The first thing that you need to remember about volatility is that the greater a stock's volatility, the more risky the stock will be. Most volatile stocks fluctuate in value more than other investments. What are the most volatile stocks?
Volatility measures the risk of a stock. It denotes the pricing behavior of the stock and helps to estimate the fluctuations that could happen in a short amount of time. If the price of a stock fluctuates significantly in the short term, it's said to be highly volatile. In contrast, if the price of a stock fluctuates slowly in the long term, it's said to have low volatility.
What are volatile stocks?
Volatility is a statistical term that determines the range of returns for a given stock or market index. The dispersion is calculated through a standard deviation or variance between returns. A widely cited volatility indicator is the beta of a stock. It indicates the stock's correlation to its benchmark index.
A stock with a beta of 1.2 has historically moved 120 percent for every 100 percent of the benchmark index move. As a result, a stock with a low beta will deviate from the index less than a stock with a high beta. A higher volatility means that the stock price range is expected to be wider than the range for a less volatile stock.
In simple terms, the volatility of a stock is the amount that a stock is expected to shift away from the price at which it was being traded at any given time. A stock that fluctuates $5 per day with a $100 stock price is more volatile than a stock that fluctuates $5 per day with a $200 stock price because the percentage move is higher with the first.

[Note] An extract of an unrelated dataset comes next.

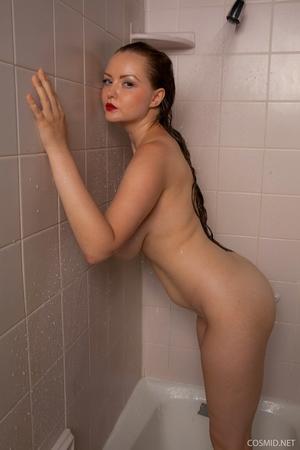 Hairy wet mature women pics - 11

How to find the most volatile stocks
It isn't difficult to identify the most volatile stocks. Finding volatile stocks doesn't require stock screening or constant research. You can perform a stock screen for shares that are consistently volatile. The volume is also important for entering and exiting with ease when trading volatile stocks.
Visit StockFetcher or another screener of your choice to look out for stocks that consistently display high volatility and heavy trading volumes. If you are on StockFetcher, it can pick stocks' average moves higher than 5 percent each day over the last 100 days. It also filters shares priced in the range of $10 – $100 and with an average daily volume of more than 4 million in the last 30 days. If you are only interested in stocks, you can add a filter to avoid leveraged ETFs appearing in the search results.
Should you invest in volatile stocks?
If you are investing in the most volatile stocks, you will have a greater opportunity to earn bigger profits. A highly volatile stock can offer infinite opportunities to trade the swing. Day traders likely won't choose shares that only fluctuate between a few pennies because certain volatility is required to trade profitably. Most volatile stocks are impacted significantly by any market fluctuation.